→ SOURCE PASSAGE:
------------------------

Happy November, my fellow Yuletiders. Soon we will enter into that festive mood of "well, I wrote my first sentence," and "this will seem easier once I drink heavily."
My issue is rare fandom, and the danger of using AO3 as the rubric by which we measure "rare." There is no time like the present, and I think this is big enough that it warrants discussion and reflection. I have also posted a barebones list where it should have been posted, in the admin list, but I think a more global discussion's needed as well.
What constitutes a rare/obscure/inactive fandom?, asked the bum. The FAQ says that they measure it, and it's not a science, by LJ, Yahoogroups and fiction archives. TV shows that were once active but went off ten years ago are eligible. Brand new shows may be eligible for at least a year.

------------------------

→ SUPPLIED MATERIAL:
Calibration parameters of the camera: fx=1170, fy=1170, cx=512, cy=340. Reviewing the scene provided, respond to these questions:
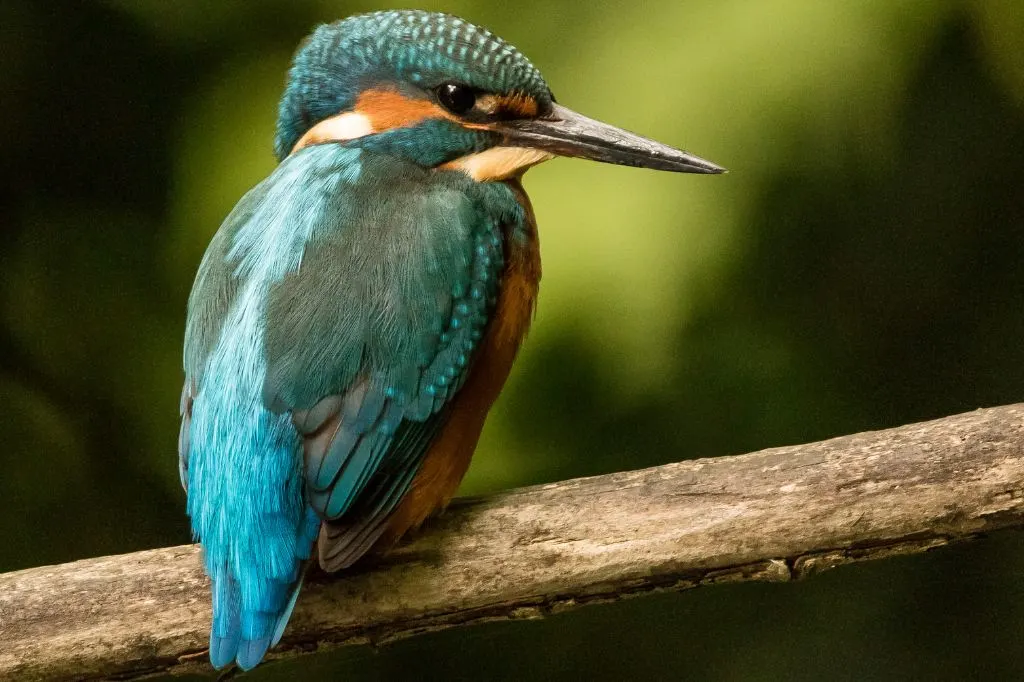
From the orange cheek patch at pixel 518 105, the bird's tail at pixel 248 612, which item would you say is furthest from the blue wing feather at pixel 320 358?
the orange cheek patch at pixel 518 105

------------------------

→ REQUESTS:
1. According to the Yuletide post, what does the FAQ say is used to measure whether a fandom counts as rare?
2. Using the reasons the Yuletide post itself gives, explain why the writer opens a wider discussion about rare fandom instead of only posting to the admin list.
3. Please write the next part of the Yuletide post, picking up right after its final sentence.
You won't need the material for any of this.

→ EXERCISE RESULTS:
1. LJ, Yahoogroups and fiction archives.

2. The writer thinks the danger of using AO3 to measure "rare" is a big enough issue to warrant discussion and reflection, and there is no time like the present. The writer has already posted a barebones list in the admin list but thinks a more global discussion is needed as well.

3.
AO3, LJ and Dreamwidth are islands, really. People left in droves for LJ off fanfiction.net back in the day -- and still do, disliking a one-size-fits-all policy, or the formatting, etc etc -- but once there, there seems to be this idea in some quarters that fandoms that didn't cross the border don't really have an audience. A lot of anime and video game fandoms, in fact, tended to stay on archives like FF.net (or in in-house archives) and didn't venture to LJ at all. This isn't true of all of them in any way -- One Piece, frinstance, has an enormous DW/LJ fandom base -- but the Final Fantasies on LJ always lived, as far as I can tell, with their feet dipped back in the FF.net pond. Nonetheless, they were alive and well and kicking -- and still are, even if their fandoms (in the case of 9 and 10) have laid a little low for the past 2-4 years.
So what am I getting at? There are fandoms in here that are not even a little bit rare. Is this bad? Yes, because with inflated requests and signups for these fandoms, they'll dominate the Yuletide lists and take both time and emphasis away from genuinely rare and obscure media. In my opinion, people don't naturally gravitate towards the obscure; one could easily fill more than one slot with a Hetalia request. End result: the world gets more Hetalia fanfic. This is not necessarily a bad thing, but not Yuletide.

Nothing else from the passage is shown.